* **WORK TO COMPLETE**:
Rewrite the items below, changing every occurrence of "cabin window" to "passenger window" and keeping everything else the same. Omit the pictures from your answer.

---- INPUT MATERIAL

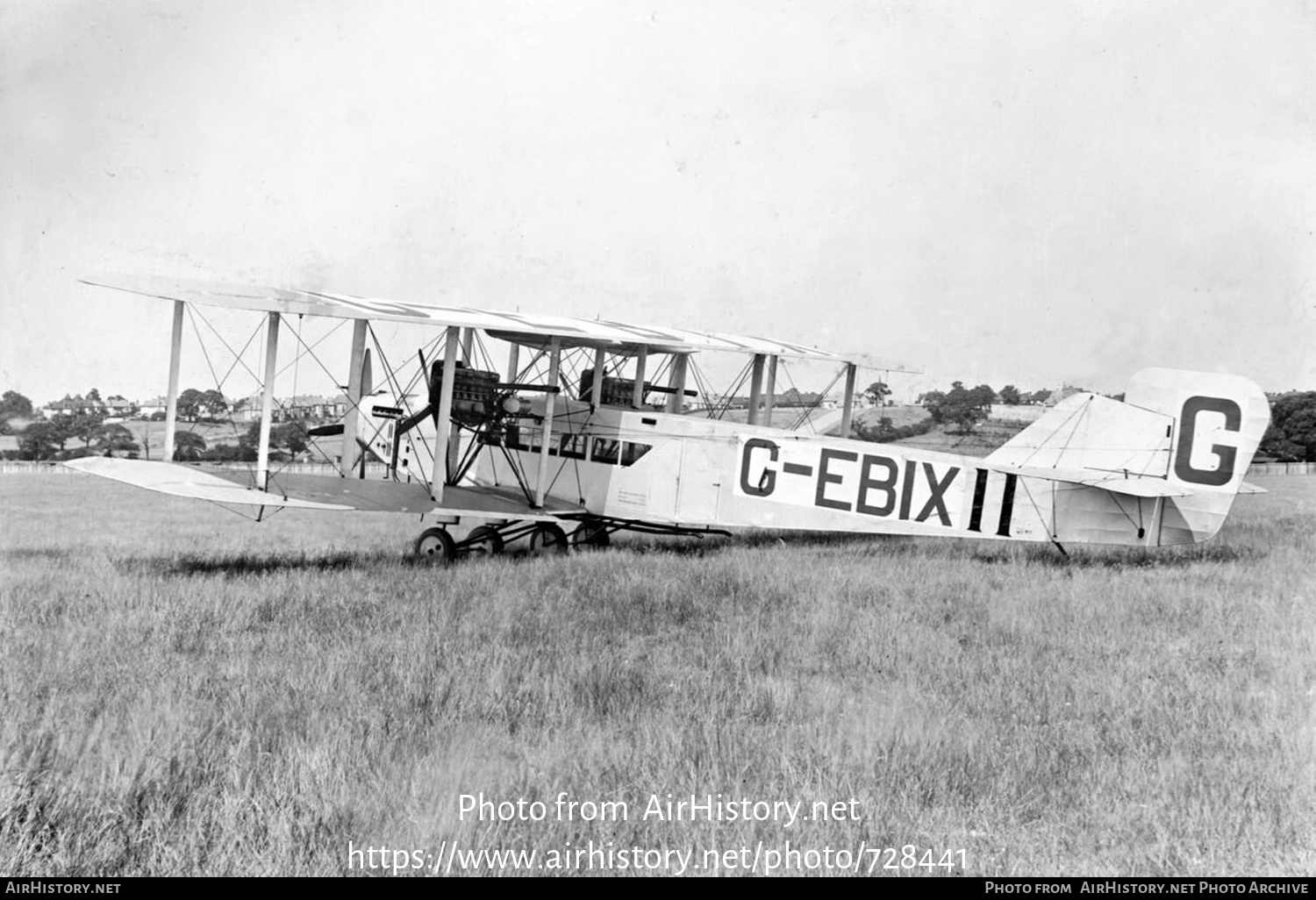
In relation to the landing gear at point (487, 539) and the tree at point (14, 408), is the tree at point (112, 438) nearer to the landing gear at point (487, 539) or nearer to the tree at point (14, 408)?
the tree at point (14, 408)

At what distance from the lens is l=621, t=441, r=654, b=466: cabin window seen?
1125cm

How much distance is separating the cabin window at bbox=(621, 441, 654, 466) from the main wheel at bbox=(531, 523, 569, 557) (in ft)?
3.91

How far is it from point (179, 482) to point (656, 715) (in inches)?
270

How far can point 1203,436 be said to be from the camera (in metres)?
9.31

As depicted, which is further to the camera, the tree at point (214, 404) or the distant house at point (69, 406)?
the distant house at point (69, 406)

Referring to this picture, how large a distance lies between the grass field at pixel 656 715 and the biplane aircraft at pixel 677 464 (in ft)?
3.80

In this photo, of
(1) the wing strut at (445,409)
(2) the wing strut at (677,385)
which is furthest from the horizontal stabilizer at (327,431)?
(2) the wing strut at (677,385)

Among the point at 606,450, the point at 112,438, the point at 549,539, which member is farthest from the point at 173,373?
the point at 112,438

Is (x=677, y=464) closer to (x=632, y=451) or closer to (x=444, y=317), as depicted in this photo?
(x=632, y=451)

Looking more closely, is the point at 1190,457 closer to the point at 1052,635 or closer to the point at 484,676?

--------

* **COMPLETE ANSWER**:
In relation to the landing gear at point (487, 539) and the tree at point (14, 408), is the tree at point (112, 438) nearer to the landing gear at point (487, 539) or nearer to the tree at point (14, 408)?
the tree at point (14, 408)

At what distance from the lens is l=621, t=441, r=654, b=466: passenger window seen?
1125cm

How much distance is separating the passenger window at bbox=(621, 441, 654, 466) from the main wheel at bbox=(531, 523, 569, 557) (in ft)?
3.91

How far is it from point (179, 482) to point (656, 715) (in inches)?
270

How far can point 1203,436 be said to be from the camera (in metres)?
9.31

As depicted, which is further to the camera, the tree at point (214, 404) or the distant house at point (69, 406)?
the distant house at point (69, 406)

Referring to this picture, how large a distance lies between the grass field at pixel 656 715 and the biplane aircraft at pixel 677 464 (in ft)?
3.80

In this photo, of
(1) the wing strut at (445,409)
(2) the wing strut at (677,385)
which is furthest from the horizontal stabilizer at (327,431)?
(2) the wing strut at (677,385)

Among the point at 606,450, the point at 112,438, the point at 549,539, which member is farthest from the point at 173,373?
the point at 112,438

Is (x=677, y=464) closer to (x=632, y=451) or closer to (x=444, y=317), as depicted in this photo?
(x=632, y=451)

Looking more closely, is the point at 1190,457 closer to the point at 1052,635 or closer to the point at 484,676?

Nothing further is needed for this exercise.